Sex dimorphism in the aged metabolic phenotype of smoothelin-like 1 (SMTNL1) deficient mice

Smoothelin-like 1 (SMTNL1) is expressed in smooth and skeletal muscle tissues as well as a variety of steroid hormone-sensitive tissues. SMTNL1 can play a sex-dependent regulatory role in skeletal muscle metabolism in mice. Previous studies have documented appreciable changes in muscle morphology and metabolic function of young male mice with genetic deletion of Smtnl1 . SMTNL1 can also impact the energy metabolism and insulin sensitivity of female mice during pregnancy. Therefore, we investigated the metabolic outcome of global SMTNL1 knockout (KO) in male and female mice with advancing age using a comprehensive lab animal monitoring system (CLAMS).
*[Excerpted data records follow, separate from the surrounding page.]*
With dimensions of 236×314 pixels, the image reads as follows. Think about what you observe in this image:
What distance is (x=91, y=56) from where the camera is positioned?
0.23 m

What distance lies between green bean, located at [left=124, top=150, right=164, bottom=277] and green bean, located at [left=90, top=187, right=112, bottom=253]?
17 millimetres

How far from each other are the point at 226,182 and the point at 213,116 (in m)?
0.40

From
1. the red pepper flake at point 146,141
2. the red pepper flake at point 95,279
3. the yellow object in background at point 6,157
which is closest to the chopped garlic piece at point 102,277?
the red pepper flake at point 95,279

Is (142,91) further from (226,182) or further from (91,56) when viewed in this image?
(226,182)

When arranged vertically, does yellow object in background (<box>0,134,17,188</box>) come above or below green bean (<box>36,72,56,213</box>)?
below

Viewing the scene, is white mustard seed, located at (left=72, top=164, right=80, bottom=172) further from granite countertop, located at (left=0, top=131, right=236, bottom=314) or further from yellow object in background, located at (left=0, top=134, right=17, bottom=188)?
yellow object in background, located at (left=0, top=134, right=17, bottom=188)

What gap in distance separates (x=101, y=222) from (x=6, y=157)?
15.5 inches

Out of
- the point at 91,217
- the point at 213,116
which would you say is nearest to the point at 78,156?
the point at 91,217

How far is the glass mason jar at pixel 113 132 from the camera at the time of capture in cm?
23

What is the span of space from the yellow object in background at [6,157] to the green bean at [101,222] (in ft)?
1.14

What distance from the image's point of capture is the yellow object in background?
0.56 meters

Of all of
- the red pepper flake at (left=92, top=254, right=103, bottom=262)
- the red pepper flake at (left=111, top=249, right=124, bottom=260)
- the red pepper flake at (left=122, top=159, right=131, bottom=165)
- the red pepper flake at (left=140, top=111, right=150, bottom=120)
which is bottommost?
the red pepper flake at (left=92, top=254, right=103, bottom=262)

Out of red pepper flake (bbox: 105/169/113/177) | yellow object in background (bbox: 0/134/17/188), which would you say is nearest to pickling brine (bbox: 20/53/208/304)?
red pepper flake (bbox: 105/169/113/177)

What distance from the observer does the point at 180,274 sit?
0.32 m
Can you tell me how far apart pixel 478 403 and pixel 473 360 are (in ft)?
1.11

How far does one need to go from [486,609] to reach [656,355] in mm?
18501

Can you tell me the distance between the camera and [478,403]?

With ageing, body weight gain was markedly higher with a concomitant increase in whole body adiposity as well as specific white adipose depots in the absence of SMTNL1. Moreover, this genotypic difference in whole body adiposity was greater in the female cohort. The deletion of SMTNL1 was also associated with delayed satiety in mice fed a high fat diet, which was more pronounced in the female mice. A significant genotypic difference was also revealed for the metabolic energy balance in 12 month old animals of both sexes. The KO animals were metabolically less efficient and displayed a preference for carbohydrate catabolism. However, reduced glucose tolerance was observed only in the female group with the deletion of SMTNL1. Taken together, the current findings establish a novel role for SMTNL1 in modulating adiposity and energy metabolism with ageing in a sex dimorphic way. ### Competing Interest Statement J.A.M. is cofounder and has an equity position in Arch Biopartners Inc. All other authors declare no conflicts of interest.